Selected text>
□ □ □ □ □ □ □
This was important.  Remember that, hugely talented and exciting steeplechaser though he is, on his first run in a chase outside of novice company, he had fallen.  It was important that he put in clear round at least, and a performance like Saturday’s was perfect.  It couldn’t have been better really.  On ratings, it was the best run of his life.

With all the Un De Sceaux talk, it looks like the performance that Traffic Fluide put up in the same race has gone under the radar.  Gary Moore’s horse travelled well in rear, jumped accurately and kept on well all the way up the home straight to get to within a short head of beating his more illustrious stable companion Sire De Grugy for second place.

A couple of things about Traffic Fluide.  He is only six, he is four years younger than Sire De Grugy, he is two years younger than Un De Sceaux, and he was making his seasonal debut on Saturday.  Also, he was desperately weak in the market before the off.  He was strong in the morning, but he drifted out to 33/1 in the pre-race market, and he was returned at a Betfair SP of 50.  It is probable that paddock-watchers expected that he would come on considerably for the run.
□ □ □ □ □ □ □
Dataset content>
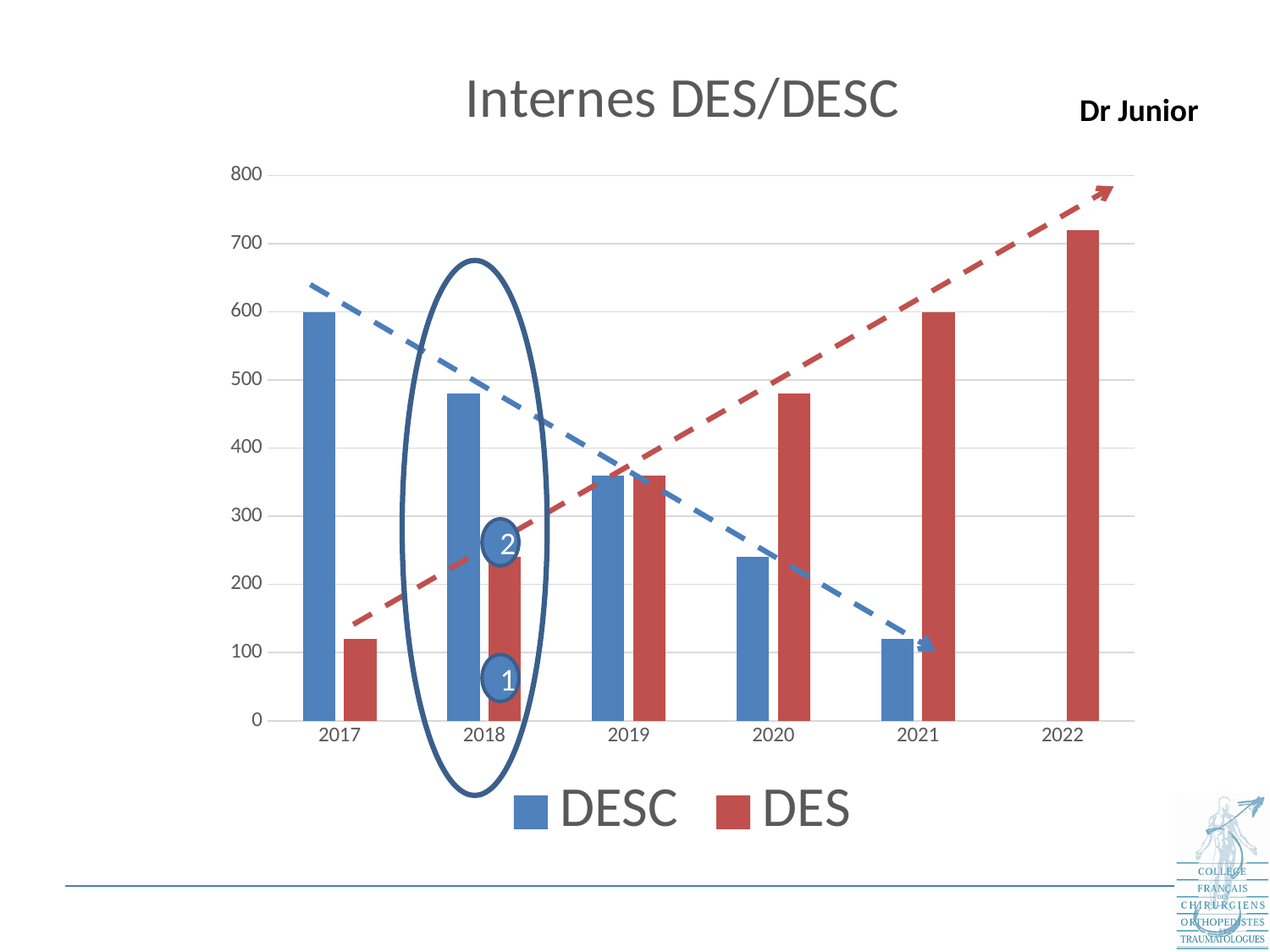
Is the DES value for 2022 greater or less than 700? greater What is the DES value for 2021? 600 Is the DES value for 2017 greater or less than 200? less Is the DESC value for 2021 greater or less than 200? less Do the DESC values rise or fall from 2017 to 2021? fall In 2020, which series has the larger value, DESC or DES? DES How many years are shown on the x axis? 6 How many series does the legend list? 2 Do the DES values rise or fall from 2017 to 2022? rise What kind of chart is shown on the slide? bar chart What is the DESC value for 2017? 600 What are the two series named in the legend? DESC and DES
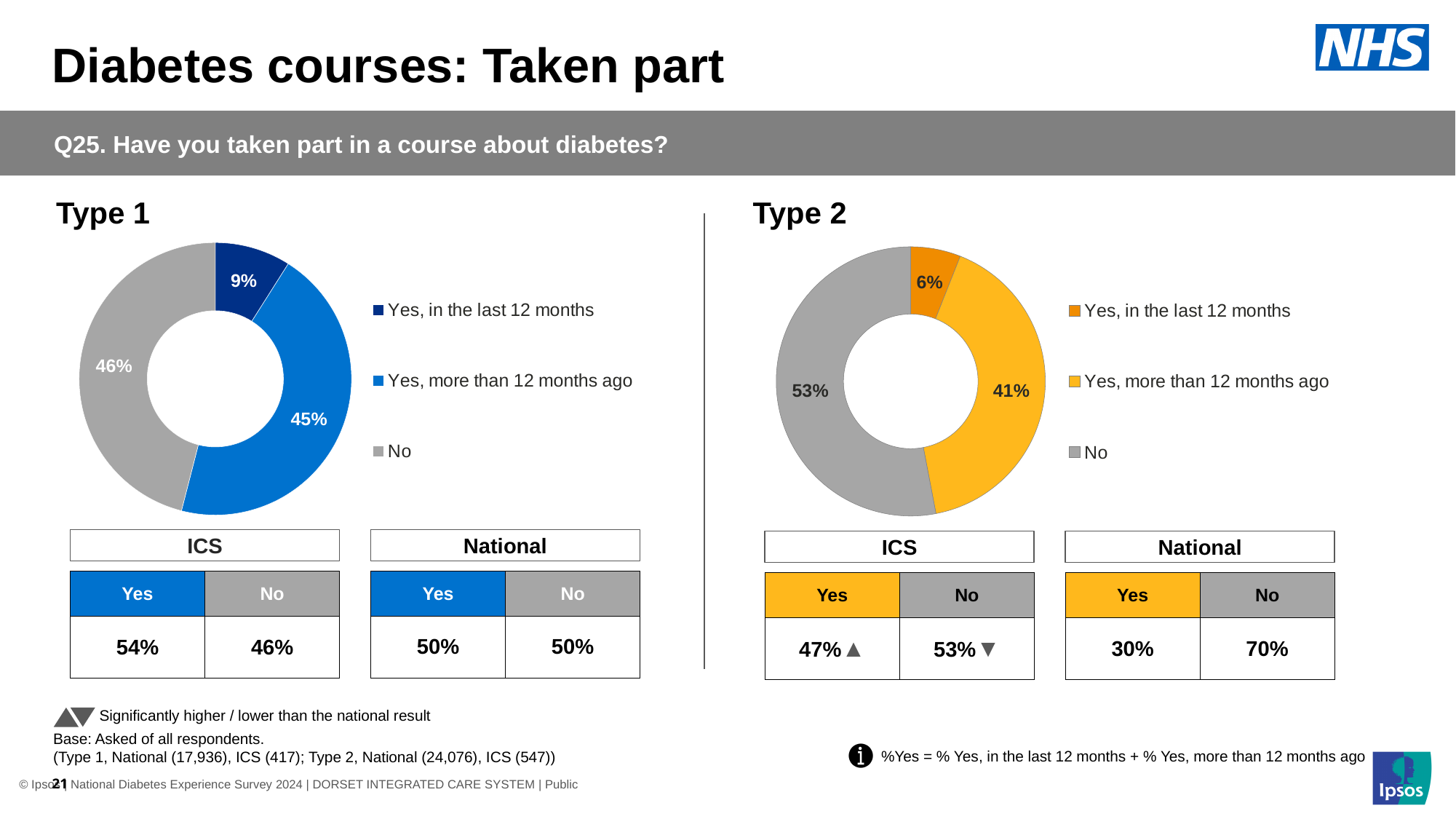
In the Type 1 chart, what is the combined share of the two 'Yes' categories? 54% In the Type 2 chart, what colour is the 'No' segment? Grey How many categories does the Type 1 chart show? 3 What kind of chart is used for Type 2? Doughnut chart In the Type 1 chart, which category has the largest share? No In the Type 1 chart, what percentage answered 'Yes, in the last 12 months'? 9% In the Type 2 chart, which category has the smallest share? Yes, in the last 12 months In the Type 2 chart, what percentage answered 'No'? 53% In the Type 1 chart, which is larger: 'Yes, more than 12 months ago' or 'Yes, in the last 12 months'? Yes, more than 12 months ago In the Type 2 chart, what is the difference between the 'No' share and the 'Yes, more than 12 months ago' share? 12% In the Type 2 chart, what percentage answered 'Yes, in the last 12 months'? 6% In the Type 1 chart, what percentage answered 'Yes, more than 12 months ago'? 45%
□ □ □ □ □ □ □
Work instruction 1> Decide whether each statement agrees with the horse-racing text, answering yes or no and quoting the words of the text that settle it: (a) Traffic Fluide is four years younger than Sire De Grugy. (b) Traffic Fluide finished second in the race. (c) Traffic Fluide was returned at a Betfair SP of 33.
Work instruction 2> Retype the part of the horse-racing text starting with "A couple of" and going on through "for the run.".

Exercise solution 1>
(a) Yes: "he is four years younger than Sire De Grugy"
(b) No: "to get to within a short head of beating his more illustrious stable companion Sire De Grugy for second place"
(c) No: "he was returned at a Betfair SP of 50"

Exercise solution 2>
A couple of things about Traffic Fluide.  He is only six, he is four years younger than Sire De Grugy, he is two years younger than Un De Sceaux, and he was making his seasonal debut on Saturday.  Also, he was desperately weak in the market before the off.  He was strong in the morning, but he drifted out to 33/1 in the pre-race market, and he was returned at a Betfair SP of 50.  It is probable that paddock-watchers expected that he would come on considerably for the run.